Archiv des Kölner Architekturmagazins. 2000 - 2021.

Therapieverliebte Architektur

Baustile im Stadtbild, Folge 14: der spielerische dynamische Dekonstruktivismus.

Der dekonstruktive Architekt behandelt die reinen Formen der architektonischen Tradition wie ein Psychiater seine Patienten – er stellt die Symptome einer verdrängten Unreinheit fest. Diese Unreinheit wird durch eine Kombination von sanfter Schmeichelei und gewalttätiger Folter an die Oberfläche geholt: Die Form wird verhört.“ So heißt es im Katalog einer Architekturausstellung im New Yorker Museum of Modern Art, die im Jahre 1988 stattfand.

Mit dieser Schau – „Deconstructivist Architecture“ – wurde der Stilbegriff Dekonstruktivismus eingeführt und bekannt gemacht. Um sich anzuschauen, was damit gemeint ist, brauch man nur beim Shoppen den Tunnelblick von den Winterkollektionen loszureißen und dem Dachstuhl des 4cani in der Ehrenstraße zuzuwenden. Auf einem ganz gewöhnlichen 50er-Jahre-Gebäude in der üblichen Blockrandbebauung scheint eine ganze Baustelle vergessen worden zu sein: Stahlträger, Glasflächen und Mauerstücke ragen wirr durcheinander. Schiefe Ebenen und weit auskragender „Stahlsalat“ lassen das Ganze sehr prekär wirken, wie kurz vor dem Absturz.

Ein vorgefertigtes Stahltragwerk bildet das Skelett für sich anklammernde Flächen und Balken. In dem zweigeschossigen, 1100 Quadratmeter großen Dachaufbau ist das Büro des Architekten Harmut Gruhl untergebracht. Innen wirken die Räume mit ihren ungewohnten Zuschnitten unvermutet behaglich, ganz im Gegensatz zur aggressiven Kantigkeit des Außenbaus. Die Therapieverliebtheit der späten 80er- Jahre machte auch vor der Architektur nicht Halt: verkrustete Strukturen galt es aufzubrechen, egal wo man sie vorfand. Es herrschte die Vorstellung von einerunvorbelasteten Architektur, die nur ihren eigenen Gesetzten folgte: Regelmäßigkeit, Reihung und Symmetrie wurden nicht mehr als Vorgaben angesehen, sondern als belastend und einschränkend. Der Betrachter sollte sich von eingefahrenen Sehschemata lösen.

Die Grundidee war, alles einzureißen, um neue Möglichkeiten zu erkunden. Gebäude fingen scheinbar an zu tanzen, wie La Perle de Prague, ein Bürogebäude von Frank O. Gehry und dem tschechischen Architekten Vlado Milunic am Ufer der Moldau. Gehrys Guggenheim Foundation in Bilbao sieht aus wie ein Bukett aus Titan-Blüten.
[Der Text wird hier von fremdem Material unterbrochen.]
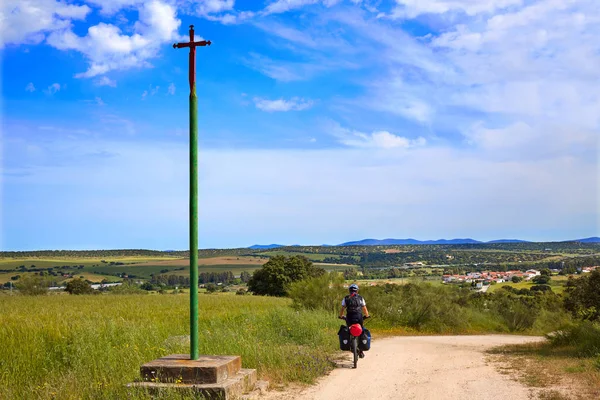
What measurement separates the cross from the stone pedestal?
528 millimetres

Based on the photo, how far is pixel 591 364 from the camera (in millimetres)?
12008

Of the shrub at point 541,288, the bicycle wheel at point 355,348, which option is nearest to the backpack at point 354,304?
the bicycle wheel at point 355,348

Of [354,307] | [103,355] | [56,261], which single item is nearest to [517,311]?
[354,307]

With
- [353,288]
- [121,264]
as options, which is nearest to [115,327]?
[353,288]

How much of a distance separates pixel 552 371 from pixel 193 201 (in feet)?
27.8

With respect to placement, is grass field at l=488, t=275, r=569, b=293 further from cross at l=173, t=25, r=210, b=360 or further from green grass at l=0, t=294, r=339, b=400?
cross at l=173, t=25, r=210, b=360

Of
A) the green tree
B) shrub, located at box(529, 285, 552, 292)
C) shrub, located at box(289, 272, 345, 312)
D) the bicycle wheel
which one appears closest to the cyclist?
the bicycle wheel

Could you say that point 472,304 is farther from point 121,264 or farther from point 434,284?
point 121,264

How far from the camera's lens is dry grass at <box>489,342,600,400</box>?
9656mm

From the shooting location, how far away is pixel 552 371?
11914mm

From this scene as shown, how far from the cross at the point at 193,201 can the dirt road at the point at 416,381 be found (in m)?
1.82

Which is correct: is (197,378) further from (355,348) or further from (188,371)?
(355,348)

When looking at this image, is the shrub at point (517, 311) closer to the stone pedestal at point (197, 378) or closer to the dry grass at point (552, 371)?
the dry grass at point (552, 371)

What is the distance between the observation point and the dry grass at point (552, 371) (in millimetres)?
Answer: 9656
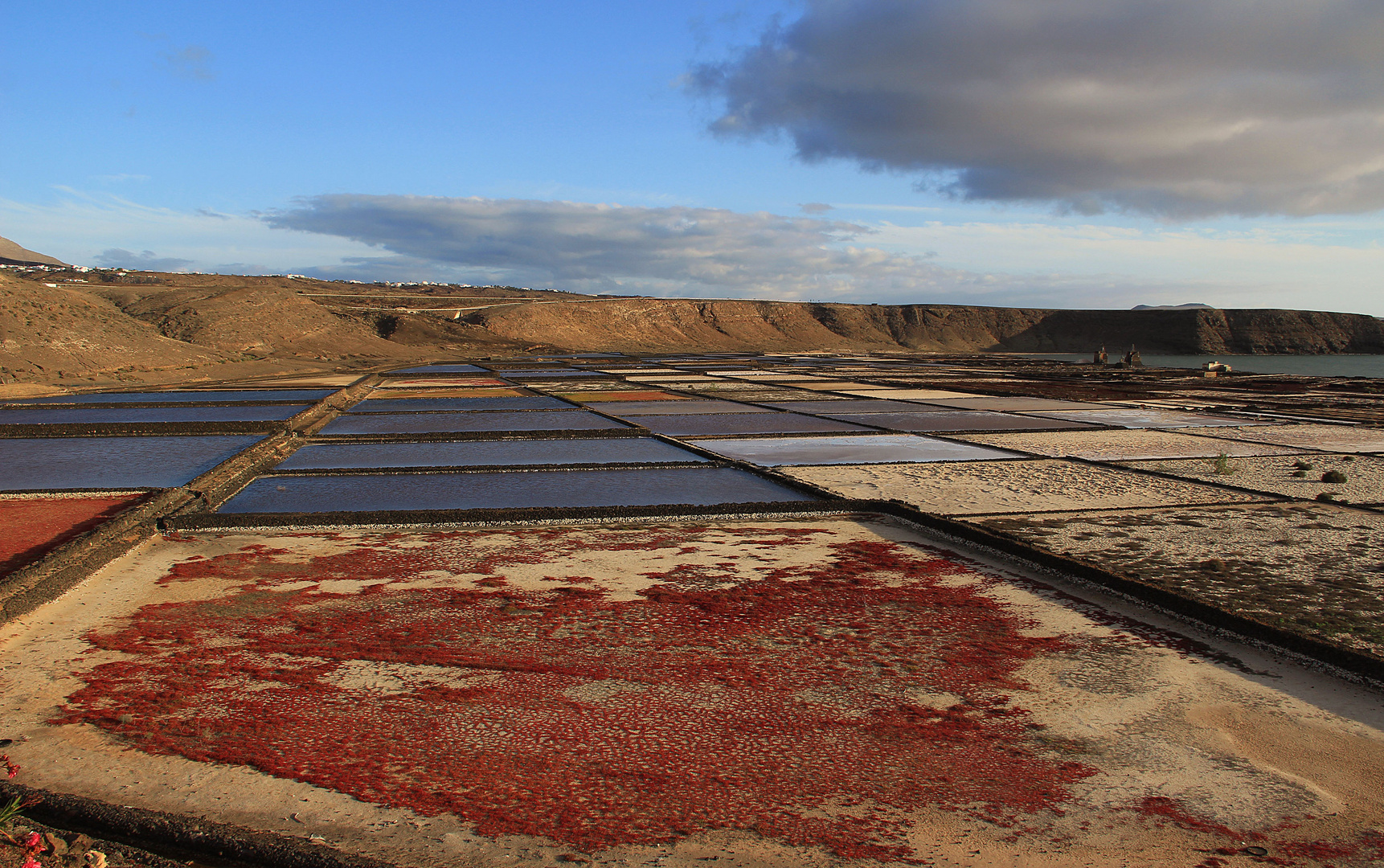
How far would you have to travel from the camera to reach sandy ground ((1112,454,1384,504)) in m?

Und das Jüdische Museum in Berlin von Daniel Libeskind bildet Bedeutungsformen ab: Der Grundriss folgt einem geborstenen Davidstern, schiefe Böden, eine mit Rissen durchsetzte Außenhaut und Durchgänge, die von Balken verschüttet zu werden drohen, inszenieren den Inhalt des Gebäudes.

Dekonstruktivistische Architektur hat einen freieren, spielerischeren und dynamischeren Umgang mit architektonischen Elementen und Gliederungsstrukturen erreicht und neuartige, feinnervige Licht- und Schattenspiele ermöglicht. In Köln zu sehen an den Dachaufbauten des Hotels Chelsea in der Jülicher Straße und des Hauses Gruhl in der Brüsseler Straße 38, beide vom Büro Hartmut Gruhl. Auch die WDR-Arkaden von Gottfried Böhm lassen sich diesem Stil zuordnen.

Ira Scheibe

Dekonstruktivismus

Der Begriff Dekonstruktivismus bezeichnet eine Architektur, die den Regeln der Konstruktion zu widersprechen scheint. Das Gebäude wird gleichsam zerlegt und wie eine Skulptur neu zusammen gesetzt. Stahltragwerke und Betonkerne dienen als Gerüste für Aufbauten, die sich scheinbar von den Gesetzen der Statik und Schwerkraft befreien. Dekonstruktivistische Bauwerke lassen sich an segelnden oder stürzenden Flächen, sich durchdringenden Formen, an der Abkehr vom rechten Winkel und dem Vorherrschen von Glas, Metall und Beton erkennen. Sehgewohnheiten sollen hinterfragt, die inneren Gesetze der Konstruktion veranschaulicht werden.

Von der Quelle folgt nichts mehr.